As for the NYT's message, here is the gist:
The problem is, alas, that no one — not investors, not regulators, not even bankers themselves — knows exactly which banks are sitting on the biggest stockpiles of rotting loans within that pile. And doubt, as it always does during economic crises, has made Europe’s already vulnerable financial system occasionally appear to seize up. Early last month, in an indication of just how dangerous the situation had become, European banks — which appear to hold more than half of that $2.6 trillion in debt — nearly stopped lending money to one another.
“The marketplace knows very little about where the real risks are parked,” says Nicolas Véron, an economist at Bruegel, a research organization in Brussels. “That is exactly the problem. As long as there is no semblance of clarity, trust will not return to the banking system.”
Limited disclosure and possibly spotty accounting have been long-voiced concerns of analysts who follow European banks. Though most large publicly listed banks have offered information about their exposure — Deutsche Bank in Frankfurt says it holds 500 million euros in Greek government bonds and no Spanish or Portuguese sovereign debt — there has been little disclosure from the hundreds of smaller mortgage lenders, state-owned banks and thrift institutions that dominate banking in countries like Germany and Spain.
Depfa, a German bank that is now based in Dublin, is one of the few second-tier European banking institutions that have offered detailed disclosures about their financial wherewithal, and its stark troubles may be emblematic of those still hidden on other banks’ books.
Despite boasting as recently as two years ago of its “very conservative lending practices,” Depfa, which caters primarily to governments, has flirted with disaster. It narrowly avoided collapsing in late 2008 until the German government bailed it out, and today its books are still laden with risk.
DEPFA and its parent, Hypo Real Estate Holding, a property lender outside Munich, have 80.4 billion euros in public-sector debt from Greece, Spain, Portugal, Ireland and Italy. The amount was first disclosed in March but did not draw much attention outside Germany until last month, when investors decided to finally try to tally how much cross-border lending had gone on in Europe.
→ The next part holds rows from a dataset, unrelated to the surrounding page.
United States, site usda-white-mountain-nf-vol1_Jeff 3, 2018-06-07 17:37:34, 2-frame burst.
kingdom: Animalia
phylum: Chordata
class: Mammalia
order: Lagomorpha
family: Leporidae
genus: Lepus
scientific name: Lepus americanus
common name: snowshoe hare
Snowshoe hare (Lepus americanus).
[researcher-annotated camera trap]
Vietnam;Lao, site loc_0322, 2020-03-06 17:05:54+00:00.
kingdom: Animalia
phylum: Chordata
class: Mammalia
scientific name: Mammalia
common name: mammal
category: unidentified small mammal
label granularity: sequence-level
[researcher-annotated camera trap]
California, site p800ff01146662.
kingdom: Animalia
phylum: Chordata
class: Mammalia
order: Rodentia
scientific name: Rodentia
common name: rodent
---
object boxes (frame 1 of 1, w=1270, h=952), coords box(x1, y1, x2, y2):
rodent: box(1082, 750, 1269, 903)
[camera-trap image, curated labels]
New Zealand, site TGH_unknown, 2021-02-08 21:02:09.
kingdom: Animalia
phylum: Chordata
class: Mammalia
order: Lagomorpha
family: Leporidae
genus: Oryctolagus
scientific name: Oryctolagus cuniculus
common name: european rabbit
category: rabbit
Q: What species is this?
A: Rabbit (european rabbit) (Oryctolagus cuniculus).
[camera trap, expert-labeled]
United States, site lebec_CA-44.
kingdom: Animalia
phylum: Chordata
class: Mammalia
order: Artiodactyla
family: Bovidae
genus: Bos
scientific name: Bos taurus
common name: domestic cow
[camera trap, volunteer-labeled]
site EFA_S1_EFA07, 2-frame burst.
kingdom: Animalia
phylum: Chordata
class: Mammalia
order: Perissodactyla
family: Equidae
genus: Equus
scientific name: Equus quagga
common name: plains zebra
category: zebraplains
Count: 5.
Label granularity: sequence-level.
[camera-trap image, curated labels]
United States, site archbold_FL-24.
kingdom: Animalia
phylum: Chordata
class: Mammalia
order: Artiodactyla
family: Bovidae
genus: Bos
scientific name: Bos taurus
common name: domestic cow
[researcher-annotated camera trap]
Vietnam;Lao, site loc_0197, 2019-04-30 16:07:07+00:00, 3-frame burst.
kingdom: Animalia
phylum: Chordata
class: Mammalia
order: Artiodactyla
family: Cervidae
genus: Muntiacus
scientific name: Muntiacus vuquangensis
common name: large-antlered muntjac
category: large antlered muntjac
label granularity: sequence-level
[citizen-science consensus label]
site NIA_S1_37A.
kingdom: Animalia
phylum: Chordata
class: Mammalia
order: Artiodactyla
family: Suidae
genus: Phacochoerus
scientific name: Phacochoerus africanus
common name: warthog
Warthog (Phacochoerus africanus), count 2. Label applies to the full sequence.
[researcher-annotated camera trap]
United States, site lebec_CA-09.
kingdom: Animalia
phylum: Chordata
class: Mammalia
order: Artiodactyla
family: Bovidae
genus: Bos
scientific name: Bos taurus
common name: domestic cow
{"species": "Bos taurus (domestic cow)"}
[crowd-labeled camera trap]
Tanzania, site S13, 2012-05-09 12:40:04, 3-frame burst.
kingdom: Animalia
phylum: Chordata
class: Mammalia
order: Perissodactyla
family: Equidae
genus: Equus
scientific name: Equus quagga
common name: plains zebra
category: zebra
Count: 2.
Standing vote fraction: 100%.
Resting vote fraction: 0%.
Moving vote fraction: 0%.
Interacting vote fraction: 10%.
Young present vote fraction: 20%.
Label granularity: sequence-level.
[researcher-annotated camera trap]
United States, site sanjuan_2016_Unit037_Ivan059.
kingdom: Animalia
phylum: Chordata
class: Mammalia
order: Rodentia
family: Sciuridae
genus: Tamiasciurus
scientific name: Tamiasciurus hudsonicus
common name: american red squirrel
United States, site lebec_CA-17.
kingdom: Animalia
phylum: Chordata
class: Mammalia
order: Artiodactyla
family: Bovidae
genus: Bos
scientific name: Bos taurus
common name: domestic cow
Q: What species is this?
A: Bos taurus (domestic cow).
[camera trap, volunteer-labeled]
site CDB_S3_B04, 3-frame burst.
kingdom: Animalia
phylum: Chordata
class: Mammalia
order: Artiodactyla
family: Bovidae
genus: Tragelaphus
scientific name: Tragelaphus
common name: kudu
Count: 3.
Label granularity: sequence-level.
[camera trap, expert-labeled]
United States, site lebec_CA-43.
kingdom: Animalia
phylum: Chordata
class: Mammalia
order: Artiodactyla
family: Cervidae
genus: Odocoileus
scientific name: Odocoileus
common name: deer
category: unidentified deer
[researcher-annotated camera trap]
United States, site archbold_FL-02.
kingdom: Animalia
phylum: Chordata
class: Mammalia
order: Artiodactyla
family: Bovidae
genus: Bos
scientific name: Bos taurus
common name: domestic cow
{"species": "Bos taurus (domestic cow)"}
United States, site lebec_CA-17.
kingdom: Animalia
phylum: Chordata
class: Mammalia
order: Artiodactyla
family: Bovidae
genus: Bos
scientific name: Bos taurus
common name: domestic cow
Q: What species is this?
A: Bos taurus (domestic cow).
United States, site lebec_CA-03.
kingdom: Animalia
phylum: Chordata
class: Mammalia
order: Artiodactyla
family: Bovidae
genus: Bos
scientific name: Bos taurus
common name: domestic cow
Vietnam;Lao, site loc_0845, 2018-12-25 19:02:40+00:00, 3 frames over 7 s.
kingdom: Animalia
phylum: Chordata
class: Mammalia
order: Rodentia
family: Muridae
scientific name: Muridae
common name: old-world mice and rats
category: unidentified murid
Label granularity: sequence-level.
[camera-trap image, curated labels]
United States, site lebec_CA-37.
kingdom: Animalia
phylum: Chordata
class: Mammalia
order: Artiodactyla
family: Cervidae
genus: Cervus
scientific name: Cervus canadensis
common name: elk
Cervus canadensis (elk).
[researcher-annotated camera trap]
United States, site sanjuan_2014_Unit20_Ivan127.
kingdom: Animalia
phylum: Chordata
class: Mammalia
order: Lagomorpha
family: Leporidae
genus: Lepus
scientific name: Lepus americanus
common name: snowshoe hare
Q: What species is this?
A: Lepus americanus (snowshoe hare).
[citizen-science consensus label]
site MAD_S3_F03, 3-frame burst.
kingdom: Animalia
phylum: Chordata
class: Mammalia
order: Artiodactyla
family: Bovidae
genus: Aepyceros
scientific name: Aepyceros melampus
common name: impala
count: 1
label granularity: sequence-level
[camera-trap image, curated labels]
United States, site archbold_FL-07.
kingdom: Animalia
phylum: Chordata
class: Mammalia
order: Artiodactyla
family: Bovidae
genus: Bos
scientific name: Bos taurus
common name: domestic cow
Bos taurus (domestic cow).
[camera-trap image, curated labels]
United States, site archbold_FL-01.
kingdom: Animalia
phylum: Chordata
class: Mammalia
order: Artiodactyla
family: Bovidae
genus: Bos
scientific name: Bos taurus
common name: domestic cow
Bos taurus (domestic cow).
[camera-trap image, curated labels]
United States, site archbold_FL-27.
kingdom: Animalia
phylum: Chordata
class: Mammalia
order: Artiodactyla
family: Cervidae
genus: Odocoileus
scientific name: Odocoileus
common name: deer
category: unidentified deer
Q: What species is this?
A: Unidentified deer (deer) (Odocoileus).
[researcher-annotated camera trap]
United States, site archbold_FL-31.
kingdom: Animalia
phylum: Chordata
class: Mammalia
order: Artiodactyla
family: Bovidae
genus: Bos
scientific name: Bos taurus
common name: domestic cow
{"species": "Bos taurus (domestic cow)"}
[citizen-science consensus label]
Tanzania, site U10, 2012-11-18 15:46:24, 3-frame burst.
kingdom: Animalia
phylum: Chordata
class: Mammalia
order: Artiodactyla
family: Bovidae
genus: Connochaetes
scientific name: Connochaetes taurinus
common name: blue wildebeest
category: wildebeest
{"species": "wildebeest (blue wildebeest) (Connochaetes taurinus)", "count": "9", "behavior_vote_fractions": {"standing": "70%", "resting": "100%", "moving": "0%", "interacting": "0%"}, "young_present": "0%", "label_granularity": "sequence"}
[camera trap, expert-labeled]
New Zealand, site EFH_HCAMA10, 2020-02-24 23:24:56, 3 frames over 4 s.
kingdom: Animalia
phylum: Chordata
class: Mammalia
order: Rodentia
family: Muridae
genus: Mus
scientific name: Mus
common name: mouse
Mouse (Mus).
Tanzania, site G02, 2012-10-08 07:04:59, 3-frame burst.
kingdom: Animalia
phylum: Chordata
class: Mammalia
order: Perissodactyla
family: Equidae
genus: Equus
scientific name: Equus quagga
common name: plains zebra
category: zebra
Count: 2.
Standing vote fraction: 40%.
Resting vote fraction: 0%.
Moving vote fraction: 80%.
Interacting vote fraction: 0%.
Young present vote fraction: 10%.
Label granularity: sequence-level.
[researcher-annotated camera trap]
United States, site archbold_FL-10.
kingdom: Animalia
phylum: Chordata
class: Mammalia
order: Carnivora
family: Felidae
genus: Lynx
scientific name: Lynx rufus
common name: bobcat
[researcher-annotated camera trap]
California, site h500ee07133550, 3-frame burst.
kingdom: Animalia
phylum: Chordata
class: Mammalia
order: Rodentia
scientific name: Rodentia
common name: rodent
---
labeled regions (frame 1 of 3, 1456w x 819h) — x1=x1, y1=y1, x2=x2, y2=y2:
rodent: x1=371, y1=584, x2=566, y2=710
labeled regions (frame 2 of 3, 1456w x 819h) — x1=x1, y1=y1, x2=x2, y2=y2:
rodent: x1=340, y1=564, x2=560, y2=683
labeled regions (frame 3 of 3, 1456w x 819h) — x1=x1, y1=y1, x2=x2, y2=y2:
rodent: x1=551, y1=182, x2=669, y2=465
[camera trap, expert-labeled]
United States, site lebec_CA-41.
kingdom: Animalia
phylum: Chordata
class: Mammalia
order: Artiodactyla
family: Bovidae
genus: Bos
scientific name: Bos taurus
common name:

There is much more, but it is largely irrelevant. The IMF on Thursday said it can not possibly bail out all of Europe, absent another infusion of $300+ billion, and as the EU itself is insolvent, the debate of a European "game over" is not one of if but when. Unfortunately, the US is in far worse shape than all of Europe combined, but is much better equipped at dealing with a population so illiterate in financial matters that it can keep pulling the wool over the eyes of the sheeple years after the EMU is finished. Furthermore, the longer investors stay glued to their television watching the storming of the Athens parliament first, and soon many more, the longer the US debt catastrophe can stay out of sight and out of mind. Alas, once the European crisis is "dealth with" one way or another, the bored bond vigilantes will inevitably turn their eyes to the US, as Roubini recently predicted. It is all now just a matter of time, and how fast the kleptocracy can load up their vaults in various non-extradition countries with non-dilutable assets before it is all let loose.